Desertfest Jour 1 – La loose et la chance…
4 juillet 2025 0 Par Sofie Von KelenJ’ai bien failli ne jamais vous raconter cette 13ème édition…
Pourtant, entre la découverte d’un Bn’B d’apparence acceptable à 10 minutes de Camden, l’obtention de billets d’avion pas trop onéreux à condition de gruger un peu niveau bagages cabine et l’arrivée de mon accréditation à peu près dans les temps, tout semblait rouler de manière optimale. C’est alors que, tard la veille du départ, alors que j’emballe consciencieusement ma oyster card et mon adaptateur type G, je reçois un message whatsapp d’une amie partie, elle, au Sonic Whip dans un bled néerlandais au nom imprononçable. Ma pote est bien arrivée, mais regrette amèrement l’annulation du groupe Lord Buffalo pour raisons de visa. Une lueur malsaine éclaire soudain une région plutôt reculées de ma cervelle en surmenage… JESUS FUCKING CHRIST… J’AI COMPLÈTEMENT ZAPPÉ CETTE HISTOIRE DE VISA !!!

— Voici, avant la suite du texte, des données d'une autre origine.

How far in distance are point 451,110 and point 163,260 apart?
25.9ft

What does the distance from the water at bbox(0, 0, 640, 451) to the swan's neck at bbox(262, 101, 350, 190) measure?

En effet, depuis le 2 Avril, un sésame répondant au doux nom de ETA est devenu nécessaire afin de se rendre en territoire british. Et bien que son obtention semble facile, celle-ci prend a priori 3 jours ouvrés… Ni une ni deux, je me rue sur le site officiel en adressant des prières angoissées aux divinités du city trip anglais qui m’avaient déjà bien dépannée il y a une dizaine d’années, lorsque j’avais oublié mon passeport dans un point Mondial Relay la veille d’un départ à Sheffield, ainsi qu’il y a 4 ans, alors que ledit document s’était avéré périmé à moins de deux semaines du festival… Et comme il y a une providence pour les crapules, une réponse positive me parvient aux petites heures du jour et me permet de jaillir à temps dans la salle d’embarquement du terminal low cost.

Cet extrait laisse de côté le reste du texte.